Ce ne sont ni la moralité, ni la défense des intérêts des citoyens canadiens, ni la protection de l'intégrité de nos institutions politiques qui motivent MM. Duceppe et Harper. C'est tout simplement un médiocre opportunisme partisan qui ne prend absolument pas en compte les souhaits des citoyens canadiens, qui ne voient aucune raison de déclencher des élections maintenant. Ils changeraient peut-être d'idée si le Bloc et le PC s'attaquaient à un scandale qui va coûter bien plus cher aux citoyens que celui des commandites. Il s'agit du Plan vert qu'on vient de dévoiler pour atteindre les objectifs du protocole de Kyoto. Dans ce plan, les grands pollueurs, les industries automobile et pétrolière en particulier, que M. Harper défend vigoureusement, ont obtenu d'abominables concessions de la part du gouvernement Martin. Comme Le Devoir l'expliquait jeudi, les grands pollueurs ne régleront que 15 % de la facture même s'ils sont responsables de la majorité des rejets. Ce sont les contribuables qui acquitteront la facture. De cela, M. Harper ne dit mot car ces concessions ont été faites par le gouvernement en bonne partie pour obtenir son appui. Quant à M. Duceppe, comme il ne trouve rien de politiquement rentable pour son parti dans ce scandale, il préfère nous lancer dans un scrutin inutile sur un faux problème. Voilà de la bien petite politique.
5 commentaires
  • Robert De Blois - Inscrit 16 avril 2005 08 h 01

    Je ne comprends vraiment pas le sens de votre article

    A vous lire il faudrait accepter tout ça car c'est normal et tout le monde devrait le savoir. J'avoue que je ne comprend pas une telle réaction. Les libéraux sont au pouvoir depuis trop longtemps et comme on dit "à la longue le pouvoir absolu corrompt abosolument". Il faut que ça cesse, et qu'on prennne les moyens pour y parvenir. La culture politique d'un Jean Chrétien et compagnie a assez fait de ravage, il est temps que ça change et vite.

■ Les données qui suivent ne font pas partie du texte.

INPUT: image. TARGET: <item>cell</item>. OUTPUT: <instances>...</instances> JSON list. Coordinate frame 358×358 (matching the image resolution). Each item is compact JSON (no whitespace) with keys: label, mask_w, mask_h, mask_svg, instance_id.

  • Guimont Rodrigue - Inscrit 16 avril 2005 10 h 07

    Pratiques courantes dites-vous?...

    Vous dites que ce sont des pratiques courantes en politique et que tous les partis utilisent les mêmes trucs pour se financer. Mais ai-je bien compris! Tous les partis politiques dites-vous! Expliquez-moi!.

    Suis-je assez sot! Je croyais sincèrement que nous n'étions pas dans une « République de banane » ou dans l'Italie de Berlusconi, que nous étions propres de magouille et que c'était là pratiques d'exceptions, de voleurs de grand étage qui profitent du système pour s'enrichir à même nos taxes et nos impôts tout en finançant leur parti au détriment d'une communauté et d'une opinion québécoise malmenées dans le ROC!

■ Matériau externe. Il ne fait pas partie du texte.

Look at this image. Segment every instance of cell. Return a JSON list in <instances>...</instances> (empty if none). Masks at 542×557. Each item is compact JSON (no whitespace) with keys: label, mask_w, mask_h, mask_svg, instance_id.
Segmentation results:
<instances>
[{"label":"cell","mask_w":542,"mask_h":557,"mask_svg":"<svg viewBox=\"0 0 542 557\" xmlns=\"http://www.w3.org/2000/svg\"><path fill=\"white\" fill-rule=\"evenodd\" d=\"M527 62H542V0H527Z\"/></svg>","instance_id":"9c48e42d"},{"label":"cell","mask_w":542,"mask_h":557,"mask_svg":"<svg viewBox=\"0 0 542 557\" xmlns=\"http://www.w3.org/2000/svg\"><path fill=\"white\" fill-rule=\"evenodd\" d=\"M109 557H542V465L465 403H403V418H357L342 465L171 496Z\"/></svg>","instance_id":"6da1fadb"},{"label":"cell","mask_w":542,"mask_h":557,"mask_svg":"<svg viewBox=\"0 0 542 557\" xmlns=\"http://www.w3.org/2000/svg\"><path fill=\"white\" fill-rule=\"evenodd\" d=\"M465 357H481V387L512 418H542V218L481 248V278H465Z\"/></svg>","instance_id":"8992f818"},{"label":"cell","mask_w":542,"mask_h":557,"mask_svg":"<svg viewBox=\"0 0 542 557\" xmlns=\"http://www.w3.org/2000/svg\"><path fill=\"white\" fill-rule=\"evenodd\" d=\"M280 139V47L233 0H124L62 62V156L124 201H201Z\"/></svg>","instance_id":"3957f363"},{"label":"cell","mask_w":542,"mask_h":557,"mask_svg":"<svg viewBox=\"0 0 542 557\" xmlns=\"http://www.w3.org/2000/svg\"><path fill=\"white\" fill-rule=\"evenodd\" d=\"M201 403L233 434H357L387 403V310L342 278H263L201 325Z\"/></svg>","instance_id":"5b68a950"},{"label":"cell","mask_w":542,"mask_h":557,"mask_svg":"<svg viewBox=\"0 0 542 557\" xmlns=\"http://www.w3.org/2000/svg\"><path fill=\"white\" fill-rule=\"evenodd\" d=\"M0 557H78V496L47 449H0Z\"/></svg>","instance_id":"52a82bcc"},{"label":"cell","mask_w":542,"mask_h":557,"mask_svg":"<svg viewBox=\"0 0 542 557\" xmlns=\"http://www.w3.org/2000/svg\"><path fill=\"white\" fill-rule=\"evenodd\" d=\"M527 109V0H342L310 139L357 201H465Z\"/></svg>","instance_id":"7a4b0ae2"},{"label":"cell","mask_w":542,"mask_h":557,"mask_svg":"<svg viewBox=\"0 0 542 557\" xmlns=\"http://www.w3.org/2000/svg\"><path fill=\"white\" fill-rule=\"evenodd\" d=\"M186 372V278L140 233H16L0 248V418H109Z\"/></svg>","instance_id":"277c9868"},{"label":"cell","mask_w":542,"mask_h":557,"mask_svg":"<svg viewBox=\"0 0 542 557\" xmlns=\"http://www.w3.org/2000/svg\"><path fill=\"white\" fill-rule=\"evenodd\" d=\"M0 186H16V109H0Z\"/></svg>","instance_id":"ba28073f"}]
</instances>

    N'y aurait-il pas chez-vous un peu de paresse journalistique vous contraignant, en tant que journaliste, à vous intéresser pour les semaines à venir, à autre chose qu'à Madame Tartempion?

  • Sylvio Le Blanc - Abonné 17 avril 2005 12 h 24

    Un article remarquable

    Cet article ne pouvait être meilleur. Quelle lucidité!

    Sylvio Le Blanc

  • Pierre Mathieu - Inscrit 17 avril 2005 19 h 13

    Courte vue

    Un journaliste d'expérience peut-il en arriver à perdre contact avec le plancher des vaches ? La réponse est oui. Je me suis senti ridiculisé par votre analyse à courte vue. Il n'y a rien à compendre de votre point de vue. Vite, descendez de votre immeuble.

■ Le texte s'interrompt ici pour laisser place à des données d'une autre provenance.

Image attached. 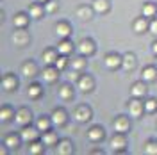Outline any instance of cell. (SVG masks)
<instances>
[{
  "mask_svg": "<svg viewBox=\"0 0 157 155\" xmlns=\"http://www.w3.org/2000/svg\"><path fill=\"white\" fill-rule=\"evenodd\" d=\"M2 87H4L6 91L14 89V87H16V78L13 77V75H6V77H4V80H2Z\"/></svg>",
  "mask_w": 157,
  "mask_h": 155,
  "instance_id": "obj_5",
  "label": "cell"
},
{
  "mask_svg": "<svg viewBox=\"0 0 157 155\" xmlns=\"http://www.w3.org/2000/svg\"><path fill=\"white\" fill-rule=\"evenodd\" d=\"M9 116H11V111H9V109H2V111H0V119H2V121H7V119H9Z\"/></svg>",
  "mask_w": 157,
  "mask_h": 155,
  "instance_id": "obj_37",
  "label": "cell"
},
{
  "mask_svg": "<svg viewBox=\"0 0 157 155\" xmlns=\"http://www.w3.org/2000/svg\"><path fill=\"white\" fill-rule=\"evenodd\" d=\"M123 66H125V70H132L134 68V55H125L123 57Z\"/></svg>",
  "mask_w": 157,
  "mask_h": 155,
  "instance_id": "obj_23",
  "label": "cell"
},
{
  "mask_svg": "<svg viewBox=\"0 0 157 155\" xmlns=\"http://www.w3.org/2000/svg\"><path fill=\"white\" fill-rule=\"evenodd\" d=\"M93 9L98 11V13H104V11L109 9V2H107V0H95V4H93Z\"/></svg>",
  "mask_w": 157,
  "mask_h": 155,
  "instance_id": "obj_14",
  "label": "cell"
},
{
  "mask_svg": "<svg viewBox=\"0 0 157 155\" xmlns=\"http://www.w3.org/2000/svg\"><path fill=\"white\" fill-rule=\"evenodd\" d=\"M57 71H59L57 66H56V68H47L43 71V78H45L47 82H54V80L57 78Z\"/></svg>",
  "mask_w": 157,
  "mask_h": 155,
  "instance_id": "obj_6",
  "label": "cell"
},
{
  "mask_svg": "<svg viewBox=\"0 0 157 155\" xmlns=\"http://www.w3.org/2000/svg\"><path fill=\"white\" fill-rule=\"evenodd\" d=\"M68 64V61H66V57H59L57 61H56V66H57L59 70H63L64 66Z\"/></svg>",
  "mask_w": 157,
  "mask_h": 155,
  "instance_id": "obj_38",
  "label": "cell"
},
{
  "mask_svg": "<svg viewBox=\"0 0 157 155\" xmlns=\"http://www.w3.org/2000/svg\"><path fill=\"white\" fill-rule=\"evenodd\" d=\"M21 139H25V141H32V139H36V130L30 128V127L23 128V130H21Z\"/></svg>",
  "mask_w": 157,
  "mask_h": 155,
  "instance_id": "obj_12",
  "label": "cell"
},
{
  "mask_svg": "<svg viewBox=\"0 0 157 155\" xmlns=\"http://www.w3.org/2000/svg\"><path fill=\"white\" fill-rule=\"evenodd\" d=\"M114 128H116V132H125V130H128V119L127 118H116L114 119Z\"/></svg>",
  "mask_w": 157,
  "mask_h": 155,
  "instance_id": "obj_4",
  "label": "cell"
},
{
  "mask_svg": "<svg viewBox=\"0 0 157 155\" xmlns=\"http://www.w3.org/2000/svg\"><path fill=\"white\" fill-rule=\"evenodd\" d=\"M150 32H152V34H155V36H157V20H154V21L150 23Z\"/></svg>",
  "mask_w": 157,
  "mask_h": 155,
  "instance_id": "obj_39",
  "label": "cell"
},
{
  "mask_svg": "<svg viewBox=\"0 0 157 155\" xmlns=\"http://www.w3.org/2000/svg\"><path fill=\"white\" fill-rule=\"evenodd\" d=\"M155 13V6H152V4H147L145 7H143V14L145 16H152Z\"/></svg>",
  "mask_w": 157,
  "mask_h": 155,
  "instance_id": "obj_29",
  "label": "cell"
},
{
  "mask_svg": "<svg viewBox=\"0 0 157 155\" xmlns=\"http://www.w3.org/2000/svg\"><path fill=\"white\" fill-rule=\"evenodd\" d=\"M50 127V121L47 119V118H41V119H38V130L39 132H47Z\"/></svg>",
  "mask_w": 157,
  "mask_h": 155,
  "instance_id": "obj_19",
  "label": "cell"
},
{
  "mask_svg": "<svg viewBox=\"0 0 157 155\" xmlns=\"http://www.w3.org/2000/svg\"><path fill=\"white\" fill-rule=\"evenodd\" d=\"M145 91H147V87H145V84L143 82H136L134 86H132V96H143L145 95Z\"/></svg>",
  "mask_w": 157,
  "mask_h": 155,
  "instance_id": "obj_10",
  "label": "cell"
},
{
  "mask_svg": "<svg viewBox=\"0 0 157 155\" xmlns=\"http://www.w3.org/2000/svg\"><path fill=\"white\" fill-rule=\"evenodd\" d=\"M47 9L48 11H56V2H48V4H47Z\"/></svg>",
  "mask_w": 157,
  "mask_h": 155,
  "instance_id": "obj_40",
  "label": "cell"
},
{
  "mask_svg": "<svg viewBox=\"0 0 157 155\" xmlns=\"http://www.w3.org/2000/svg\"><path fill=\"white\" fill-rule=\"evenodd\" d=\"M56 32H57L61 38H66V36H70V27L66 25V23H57V27H56Z\"/></svg>",
  "mask_w": 157,
  "mask_h": 155,
  "instance_id": "obj_15",
  "label": "cell"
},
{
  "mask_svg": "<svg viewBox=\"0 0 157 155\" xmlns=\"http://www.w3.org/2000/svg\"><path fill=\"white\" fill-rule=\"evenodd\" d=\"M36 73V66L32 64V62H27L25 66H23V75H27V77H32Z\"/></svg>",
  "mask_w": 157,
  "mask_h": 155,
  "instance_id": "obj_21",
  "label": "cell"
},
{
  "mask_svg": "<svg viewBox=\"0 0 157 155\" xmlns=\"http://www.w3.org/2000/svg\"><path fill=\"white\" fill-rule=\"evenodd\" d=\"M120 64H121V59L118 57L116 54H109L105 57V66L107 68H118Z\"/></svg>",
  "mask_w": 157,
  "mask_h": 155,
  "instance_id": "obj_2",
  "label": "cell"
},
{
  "mask_svg": "<svg viewBox=\"0 0 157 155\" xmlns=\"http://www.w3.org/2000/svg\"><path fill=\"white\" fill-rule=\"evenodd\" d=\"M39 14H41V7H39V6H32V7H30V16H32V18H38Z\"/></svg>",
  "mask_w": 157,
  "mask_h": 155,
  "instance_id": "obj_36",
  "label": "cell"
},
{
  "mask_svg": "<svg viewBox=\"0 0 157 155\" xmlns=\"http://www.w3.org/2000/svg\"><path fill=\"white\" fill-rule=\"evenodd\" d=\"M111 146L114 148V150H121L123 146H125V139L121 136H114L113 139H111Z\"/></svg>",
  "mask_w": 157,
  "mask_h": 155,
  "instance_id": "obj_16",
  "label": "cell"
},
{
  "mask_svg": "<svg viewBox=\"0 0 157 155\" xmlns=\"http://www.w3.org/2000/svg\"><path fill=\"white\" fill-rule=\"evenodd\" d=\"M88 136L91 141H98V139H102V136H104V132H102V128H98V127H93L91 130L88 132Z\"/></svg>",
  "mask_w": 157,
  "mask_h": 155,
  "instance_id": "obj_13",
  "label": "cell"
},
{
  "mask_svg": "<svg viewBox=\"0 0 157 155\" xmlns=\"http://www.w3.org/2000/svg\"><path fill=\"white\" fill-rule=\"evenodd\" d=\"M128 109H130V114L136 118V116H139V114L143 112V104L137 102V100H132V102L128 104Z\"/></svg>",
  "mask_w": 157,
  "mask_h": 155,
  "instance_id": "obj_3",
  "label": "cell"
},
{
  "mask_svg": "<svg viewBox=\"0 0 157 155\" xmlns=\"http://www.w3.org/2000/svg\"><path fill=\"white\" fill-rule=\"evenodd\" d=\"M56 141H57L56 134H45V136H43V143H45V145H52V143H56Z\"/></svg>",
  "mask_w": 157,
  "mask_h": 155,
  "instance_id": "obj_28",
  "label": "cell"
},
{
  "mask_svg": "<svg viewBox=\"0 0 157 155\" xmlns=\"http://www.w3.org/2000/svg\"><path fill=\"white\" fill-rule=\"evenodd\" d=\"M71 66L75 70H80L86 66V61H82V59H75V61H71Z\"/></svg>",
  "mask_w": 157,
  "mask_h": 155,
  "instance_id": "obj_33",
  "label": "cell"
},
{
  "mask_svg": "<svg viewBox=\"0 0 157 155\" xmlns=\"http://www.w3.org/2000/svg\"><path fill=\"white\" fill-rule=\"evenodd\" d=\"M14 118H16V123H20V125H29V123H30V112L27 111V109L18 111Z\"/></svg>",
  "mask_w": 157,
  "mask_h": 155,
  "instance_id": "obj_1",
  "label": "cell"
},
{
  "mask_svg": "<svg viewBox=\"0 0 157 155\" xmlns=\"http://www.w3.org/2000/svg\"><path fill=\"white\" fill-rule=\"evenodd\" d=\"M155 107H157V102H155V100H148L147 104H145V109H147L148 112H152V111H155Z\"/></svg>",
  "mask_w": 157,
  "mask_h": 155,
  "instance_id": "obj_34",
  "label": "cell"
},
{
  "mask_svg": "<svg viewBox=\"0 0 157 155\" xmlns=\"http://www.w3.org/2000/svg\"><path fill=\"white\" fill-rule=\"evenodd\" d=\"M78 52L82 54V55H88L93 52V43L91 41H82L80 45H78Z\"/></svg>",
  "mask_w": 157,
  "mask_h": 155,
  "instance_id": "obj_11",
  "label": "cell"
},
{
  "mask_svg": "<svg viewBox=\"0 0 157 155\" xmlns=\"http://www.w3.org/2000/svg\"><path fill=\"white\" fill-rule=\"evenodd\" d=\"M18 145V137L16 136H9L6 139V146H9V148H14V146Z\"/></svg>",
  "mask_w": 157,
  "mask_h": 155,
  "instance_id": "obj_30",
  "label": "cell"
},
{
  "mask_svg": "<svg viewBox=\"0 0 157 155\" xmlns=\"http://www.w3.org/2000/svg\"><path fill=\"white\" fill-rule=\"evenodd\" d=\"M66 121V114H64V111H56L54 114H52V123H56V125H63Z\"/></svg>",
  "mask_w": 157,
  "mask_h": 155,
  "instance_id": "obj_9",
  "label": "cell"
},
{
  "mask_svg": "<svg viewBox=\"0 0 157 155\" xmlns=\"http://www.w3.org/2000/svg\"><path fill=\"white\" fill-rule=\"evenodd\" d=\"M39 95H41V87H39L38 84H32V86L29 87V96L36 98V96H39Z\"/></svg>",
  "mask_w": 157,
  "mask_h": 155,
  "instance_id": "obj_24",
  "label": "cell"
},
{
  "mask_svg": "<svg viewBox=\"0 0 157 155\" xmlns=\"http://www.w3.org/2000/svg\"><path fill=\"white\" fill-rule=\"evenodd\" d=\"M57 152H59V153H70V152H71V146H70L68 141H63V143L59 145Z\"/></svg>",
  "mask_w": 157,
  "mask_h": 155,
  "instance_id": "obj_26",
  "label": "cell"
},
{
  "mask_svg": "<svg viewBox=\"0 0 157 155\" xmlns=\"http://www.w3.org/2000/svg\"><path fill=\"white\" fill-rule=\"evenodd\" d=\"M57 50L63 54V55H66V54L71 52V43H70V41H61L59 47H57Z\"/></svg>",
  "mask_w": 157,
  "mask_h": 155,
  "instance_id": "obj_17",
  "label": "cell"
},
{
  "mask_svg": "<svg viewBox=\"0 0 157 155\" xmlns=\"http://www.w3.org/2000/svg\"><path fill=\"white\" fill-rule=\"evenodd\" d=\"M155 77H157L155 68H147L145 71H143V78H145V80H154Z\"/></svg>",
  "mask_w": 157,
  "mask_h": 155,
  "instance_id": "obj_20",
  "label": "cell"
},
{
  "mask_svg": "<svg viewBox=\"0 0 157 155\" xmlns=\"http://www.w3.org/2000/svg\"><path fill=\"white\" fill-rule=\"evenodd\" d=\"M147 27H148V25H147V21H145V18L137 20L136 23H134V29H136V32H143Z\"/></svg>",
  "mask_w": 157,
  "mask_h": 155,
  "instance_id": "obj_25",
  "label": "cell"
},
{
  "mask_svg": "<svg viewBox=\"0 0 157 155\" xmlns=\"http://www.w3.org/2000/svg\"><path fill=\"white\" fill-rule=\"evenodd\" d=\"M89 116H91V112H89V109H86V107H78L77 112H75V118H77L78 121H88Z\"/></svg>",
  "mask_w": 157,
  "mask_h": 155,
  "instance_id": "obj_8",
  "label": "cell"
},
{
  "mask_svg": "<svg viewBox=\"0 0 157 155\" xmlns=\"http://www.w3.org/2000/svg\"><path fill=\"white\" fill-rule=\"evenodd\" d=\"M91 87H93V80H91V77L84 75V77L78 80V89H80V91H89Z\"/></svg>",
  "mask_w": 157,
  "mask_h": 155,
  "instance_id": "obj_7",
  "label": "cell"
},
{
  "mask_svg": "<svg viewBox=\"0 0 157 155\" xmlns=\"http://www.w3.org/2000/svg\"><path fill=\"white\" fill-rule=\"evenodd\" d=\"M77 14H78V16H80V18L88 20L89 16H91V11H89V9H86V7H80V9L77 11Z\"/></svg>",
  "mask_w": 157,
  "mask_h": 155,
  "instance_id": "obj_31",
  "label": "cell"
},
{
  "mask_svg": "<svg viewBox=\"0 0 157 155\" xmlns=\"http://www.w3.org/2000/svg\"><path fill=\"white\" fill-rule=\"evenodd\" d=\"M145 152H147V153H157V145L155 143H148L147 145V148H145Z\"/></svg>",
  "mask_w": 157,
  "mask_h": 155,
  "instance_id": "obj_35",
  "label": "cell"
},
{
  "mask_svg": "<svg viewBox=\"0 0 157 155\" xmlns=\"http://www.w3.org/2000/svg\"><path fill=\"white\" fill-rule=\"evenodd\" d=\"M27 23H29V18H27L25 14H16V16H14V25H16V27H25Z\"/></svg>",
  "mask_w": 157,
  "mask_h": 155,
  "instance_id": "obj_18",
  "label": "cell"
},
{
  "mask_svg": "<svg viewBox=\"0 0 157 155\" xmlns=\"http://www.w3.org/2000/svg\"><path fill=\"white\" fill-rule=\"evenodd\" d=\"M43 61H45V62H47V64H52V62H56V61H57V57H56V54H54V52H45V54H43Z\"/></svg>",
  "mask_w": 157,
  "mask_h": 155,
  "instance_id": "obj_22",
  "label": "cell"
},
{
  "mask_svg": "<svg viewBox=\"0 0 157 155\" xmlns=\"http://www.w3.org/2000/svg\"><path fill=\"white\" fill-rule=\"evenodd\" d=\"M152 50H154V54H157V43H154V48Z\"/></svg>",
  "mask_w": 157,
  "mask_h": 155,
  "instance_id": "obj_41",
  "label": "cell"
},
{
  "mask_svg": "<svg viewBox=\"0 0 157 155\" xmlns=\"http://www.w3.org/2000/svg\"><path fill=\"white\" fill-rule=\"evenodd\" d=\"M36 2H45V0H36Z\"/></svg>",
  "mask_w": 157,
  "mask_h": 155,
  "instance_id": "obj_42",
  "label": "cell"
},
{
  "mask_svg": "<svg viewBox=\"0 0 157 155\" xmlns=\"http://www.w3.org/2000/svg\"><path fill=\"white\" fill-rule=\"evenodd\" d=\"M59 95H61V98H71V87L70 86H63L61 87V91H59Z\"/></svg>",
  "mask_w": 157,
  "mask_h": 155,
  "instance_id": "obj_27",
  "label": "cell"
},
{
  "mask_svg": "<svg viewBox=\"0 0 157 155\" xmlns=\"http://www.w3.org/2000/svg\"><path fill=\"white\" fill-rule=\"evenodd\" d=\"M29 152L30 153H39V152H43V146L39 145V143H32L29 148Z\"/></svg>",
  "mask_w": 157,
  "mask_h": 155,
  "instance_id": "obj_32",
  "label": "cell"
}]
</instances>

  • Claude L'Heureux - Abonné 18 avril 2005 09 h 34

    Minoritaire: nous le voulions!

    Ce scrutin serait-il util pour le Québec? Davantage de députés pour le Bloc: pourquoi? Pour faire disparaître Dion et compagnie: est-ce possible? Ce scrutin ne serait-ce pas une perte de temps pour le Bloc alors qu'il peut déjà montrer les pertes du Québec dans la nouvelle politique environnementale, demander une enquête sur l'enregistrement des armes à feu et aviser le Canada qu'il est minuit moins une? Qu'aurions-nous à gagner d'un gouvernement conservateur majoritaire? D'autre-part ce gouvernement est minoritaire à cause des commandites et c'est un peut court de faire le rapprochement avec les autres scrutins mais c'est vrai qu'il y a des pratiques à changer.